The severely affected areas of the Shuimo catchment debris flow mainly include the mid-to-lower reaches of the main valley (Figure 17) and the alluvial fan area at the catchment mouth. These areas primarily consist of village and community residential points, farmland, orchards, roads, and bridges. Some sections have a high population density with concentrated residents. West of the downstream Lishu Dixia Village, the frequency of slope-type and valley-type debris flow disasters will gradually increase, resulting in significant losses.

5. Discussion

According to the investigation, the Shuimo catchment experienced a large-scale debris flow over 120 years ago, occurring after the earthquake in 1879, and no large-scale debris flows have occurred since then. Therefore, the Shuimo catchment is classified as a typical low-frequency debris flow. Additionally, due to the high vegetation coverage within the basin, it has generally been perceived as an area where debris flows are unlikely to occur. In this sense, this debris flow has a hidden characteristic.
Compared to more active debris flow catchments, the occurrence frequency of this type of debris flow channel is very low, which indicates that its rainfall threshold is quite high. Debris flows will only occur during rare extreme rainfall events [45]. Several factors contribute to its higher rainfall threshold, such as topographic characteristics determining the potential energy condition [4], the quantity and difficulty of materials within the watershed that can be converted into debris flows [46,47], which affect the rainfall threshold and formation process of debris flows [11,48], as well as conditions like lithology, landslides, land use, and vegetation cover [13,19,21,22,23].
Specifically, the reasons for the high rainfall triggering threshold of the Shuimo catchment are primarily attributed to topography and material supply. In terms of topography, although the Shuimo catchment has a significant elevation difference, its main channel is relatively long, leading to poorer confluence conditions. Regarding material supply, while investigations have found a large amount of material storage within the catchment, channel erosion and slope erosion are the main sources of material supply for debris flows. This presents greater difficulty in mobilizing materials compared to more active debris flows that rely on landslides and other means for replenishment. Additionally, the high vegetation cover in the Shuimo catchment enhances the stability of loose materials, resulting in a higher discharge required to mobilize these materials. Considering these factors, the Shuimo catchment has become a typical example of a large-scale, low-frequency debris flow catchment. The rainfall characteristics triggering this debris flow were influenced by both early rainfall and concurrent intense rainfall. The early rainfall increased the soil moisture content in the surface layers, which enhanced the runoff conversion rate during the subsequent rainfall and reduced the strength of the soil.
The hazard of debris flows is not only related to their activity but also to the location of engineering structures, the flood control capacity of flood control projects, and the economic and social conditions within the affected area.
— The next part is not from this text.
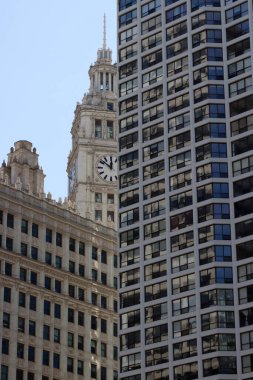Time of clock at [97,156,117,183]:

From the perspective of disaster characteristics, this event caused part of the houses in Qingtuya and Shuimo New Village at the village entrance along the main valley to be destroyed. The debris flow caused a large-scale blockage of the Baishui River, resulting in backflow that flooded Xiayaba Village and Zhuyuanba Village, forming a typical chain disaster. On one hand, after the Wenchuan earthquake, some hidden debris flows in the strong earthquake zone have acquired the conditions for becoming disasters. On the other hand, in recent years, with continuous population growth, a large amount of hillside land in the basin has been reclaimed as farmland. The increasing scarcity of construction land for towns and villages has led to the development of relatively low-lying areas along rivers and valley terraces as construction land for villages and towns, laying the groundwork for geological disasters.
For the application of remote sensing in emergency investigations of debris flow disasters, this study mainly used UAV images to quickly determine the situation of debris flow blockages and dammed lakes, providing support for emergency rescue. On the other hand, it also identified multiple situations of landslides blocking the channels and unstable slopes in the catchment, providing support for the analysis of the formation mechanism of debris flow.
Although this study provides an emergency investigation framework for debris flow disasters, the key to debris flow risk management is how to early identify and prevent the occurrence of such hidden debris flow disasters. It is evident that this study cannot achieve that. To achieve early identification of similar disasters, it is necessary to build on this study and incorporate related technologies such as remote sensing and geographic information science to quantify the characteristics of hidden debris flows and search for similar watershed units in the region. This will be the direction of our next efforts.

6. Conclusions

After the occurrence of the debris flow in the Shuimo catchment, this study conducted an emergency investigation of the triggering mechanisms and disaster characteristics of the debris flow using technologies such as remote sensing, InSAR, UAV, and field surveys. The main conclusions are as follows:
  • The Shuimo catchment is a typical low-frequency debris flow catchment, characterized by its hidden nature. Shuimo catchment has a large area and a significant elevation difference, with a relatively long main channel that provides sufficient potential energy conditions; however, the confluence conditions are inadequate. The debris flow was influenced by previous rainfall and triggered by the subsequent intense rainfall. The initiation mechanism of the debris flow is channel blockage and failure amplification.
  • Based on the interpretation of remote sensing images, it is known that the initiation point of the debris flow is located 8.5 km from the outlet, resulting in a long transportation distance. A total of 8 blockage points were identified. The channel has experienced severe erosion and widening. Using drone imagery, the area of the debris flow accumulation fan was determined to be 79,100 m². The area of the dammed lake is approximately 1.06 km², with the submerged area around 374,000 m², providing support for the rescue of trapped individuals.
  • Based on InSAR technology, the number and distribution of unstable slopes within the catchment were determined. Combined with field investigations, it was found that channel erosion and slope erosion are the primary sources of material supply for the debris flow.
  • The formation mechanism and dynamic characteristics of the Shuimo catchment debris flow can be summarized as follows: rainfall triggering → shallow landslides → slope debris flows → channel erosion → landslide damming → dam failure and increased discharge → deposition and river blockage.

Author Contributions

Conceptualization, methodology, software, writing—original draft preparation, F.H. and F.G.; supervision, validation, resources, D.Y. and X.M.; visualization, investigation, data curation, P.S. and Z.G.; writing—reviewing and editing, Y.Z. and Y.W. All authors have read and agreed to the published version of the manuscript.

Funding

This work was supported by the National Key Research and Development Program of China (2023YFC3007101); the Major Scientific and Technological Projects of Gansu Province (22ZD6FA051); the National Natural Science Foundation of China (42130709, 42077230); the Second Tibetan Plateau Scientific Expedition and Research Program (STEP) (2021QZKK0204); the Construction Project of Gansu Technological Innovation Center (18JR2JA006).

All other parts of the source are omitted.